Every project should start with production and certification requirements.
Before the first schematic is created, you need to know under what conditions the device will operate, what standards it must meet, and what the target BOM cost is to be.
This allows you to make informed decisions instead of guessing.
Introduce quality control at every stage.
Regular design reviews (Design Review), DFM/DFT checklists, and pre-compliance tests help catch errors before they become a costly problem.
It’s not about formalities, but about specific checkpoints that ensure predictability of the process.
Build test versions, not show versions.
Every prototype must verify something — power stability, EMC compliance, thermal robustness.
It’s not about it “working”, but about proving that the next stages can be safely developed.
Manage component and availability risk.
Regular BOM checks, updating EOL statuses, and supplier alternatives help avoid a situation in which the lack of one component stops the entire production.
Good materials planning is just as important a part of designing as the PCB itself.
Work with a partner who understands the product life cycle.
Companies that deal not only with design, but also with preparation for production, can look broader: predict risks, plan tests, and take care of documentation.
It is precisely experience and an orderly process that distinguish a professional approach from improvisation.
A well-planned project does not require fixes — only execution.
And that is exactly the moment when electronics stops being an idea and starts being a product.
6. Case study: how much did a “small fix” really cost
Every design team has its own story about a “small fix” that was supposed to take a day, and ended up as weeks of work and thousands of PLN in additional costs.
An example from practice: a communication module project for an industrial device. The prototype worked correctly in the office, communication was stable, and functional tests passed without any issues. The problem appeared only at the pre-compliance EMC testing stage.
The device did not pass the interference emission test – it “lit up” across the entire band. It quickly turned out that the source of the problem was improperly routed ground and missing filters on the signal inputs.
At first glance – a trifle. In practice – the need for a complete layout rebuild.
New PCB, new prototypes, re-testing, a six-week delay of certification, and several tens of thousands of PLN in additional costs.
When the design was analyzed in retrospect, it turned out that one design review meeting including DFM principles and an initial EMC simulation would have been enough for the error to be detected immediately.
The cost of such an analysis? A few hundred PLN and half a day of work.
The difference – several orders of magnitude.
This is a classic example that shows that prevention is always cheaper than reaction.
In electronics it’s not only about something “working”, but about it being possible to produce, certify, and service it stably.
A professional design process minimizes the risk of errors precisely because it anticipates them before they happen.
7. Summary: design is an investment, not a cost
Many managers still perceive electronics design as an expense – a stage that must be “checked off” to get to production.
Meanwhile, a well-run design process is an investment that pays back many times over.
Professional planning is not bureaucracy, but budget protection.

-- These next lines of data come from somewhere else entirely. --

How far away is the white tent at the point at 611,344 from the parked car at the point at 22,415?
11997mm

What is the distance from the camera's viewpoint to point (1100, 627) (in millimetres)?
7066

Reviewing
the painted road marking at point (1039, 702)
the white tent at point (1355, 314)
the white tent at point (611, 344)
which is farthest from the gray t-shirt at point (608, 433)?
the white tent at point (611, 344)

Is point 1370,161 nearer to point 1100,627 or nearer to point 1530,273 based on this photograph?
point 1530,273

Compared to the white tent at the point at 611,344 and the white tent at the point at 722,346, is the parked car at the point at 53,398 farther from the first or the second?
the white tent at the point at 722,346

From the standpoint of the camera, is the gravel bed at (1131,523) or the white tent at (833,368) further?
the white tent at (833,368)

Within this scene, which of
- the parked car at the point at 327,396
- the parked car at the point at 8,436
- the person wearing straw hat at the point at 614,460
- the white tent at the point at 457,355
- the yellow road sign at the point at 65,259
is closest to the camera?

It is what makes the subsequent stages run smoothly, tests become a formality, and production starts without surprises.
Every PLN spent on design verification, BOM control, or a pre-compliance test is a saving of several thousand at the deployment stage.
Companies that invest in process finish faster and cheaper, because they do not waste time fixing what could have been anticipated.
Instead of putting out fires, they focus on product development, certification, and entering the market.
Thanks to that, they not only save money, but also build a reputation as a partner who delivers results.
A well-planned project is a competitive advantage.
It is the certainty that the product will pass tests, reach customers, and can be developed for years – without surprises and downtime.
In electronics, it is precisely the process that determines success, and the engineers’ experience is the best insurance against costly mistakes.